-- Begin --

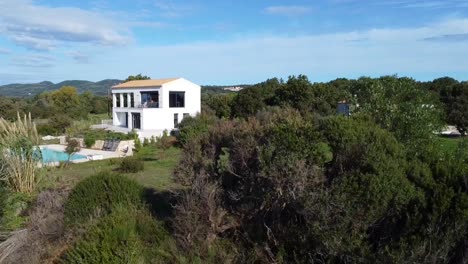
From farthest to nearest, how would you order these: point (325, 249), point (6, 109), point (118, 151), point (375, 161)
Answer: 1. point (6, 109)
2. point (118, 151)
3. point (375, 161)
4. point (325, 249)

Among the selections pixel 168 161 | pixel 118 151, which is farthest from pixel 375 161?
pixel 118 151

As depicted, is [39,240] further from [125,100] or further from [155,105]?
[125,100]

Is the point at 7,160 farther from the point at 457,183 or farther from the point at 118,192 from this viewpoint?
the point at 457,183

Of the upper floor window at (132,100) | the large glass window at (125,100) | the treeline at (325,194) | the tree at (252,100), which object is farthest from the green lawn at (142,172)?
the large glass window at (125,100)

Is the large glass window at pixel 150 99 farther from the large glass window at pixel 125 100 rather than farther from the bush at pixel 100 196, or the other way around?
the bush at pixel 100 196

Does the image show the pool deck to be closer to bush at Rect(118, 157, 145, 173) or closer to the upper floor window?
bush at Rect(118, 157, 145, 173)

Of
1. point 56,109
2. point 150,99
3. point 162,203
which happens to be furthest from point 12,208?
point 56,109

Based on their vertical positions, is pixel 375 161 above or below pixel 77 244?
above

-- End --

▶ [What to work on]:
Nothing in the entries above should change when they are printed again, except that the pictures are dropped.

▶ [Task output]:
From farthest to nearest, how would you order these: point (325, 249), point (6, 109), point (118, 151), point (375, 161)
Answer: 1. point (6, 109)
2. point (118, 151)
3. point (375, 161)
4. point (325, 249)

Among the selections pixel 168 161 | pixel 118 151, which is farthest from pixel 375 161?
pixel 118 151

As depicted, is [39,240] further from [125,100] or further from [155,105]?
[125,100]

Is the point at 7,160 farther from the point at 457,183 or farther from the point at 118,192 from this viewpoint?
the point at 457,183

Of the upper floor window at (132,100) | the large glass window at (125,100) | the treeline at (325,194) | the tree at (252,100), which object is farthest from the green lawn at (142,172)?
the large glass window at (125,100)

Is the large glass window at pixel 150 99 farther from the large glass window at pixel 125 100 rather than farther from the bush at pixel 100 196, or the other way around?
the bush at pixel 100 196

Does the image show the pool deck to be closer to bush at Rect(118, 157, 145, 173) or closer to the upper floor window?
bush at Rect(118, 157, 145, 173)

Of
1. point 56,109
2. point 150,99
3. point 162,203
which happens to be furthest from point 12,208?
point 56,109

Based on their vertical positions, is pixel 375 161 above or below pixel 77 244?
above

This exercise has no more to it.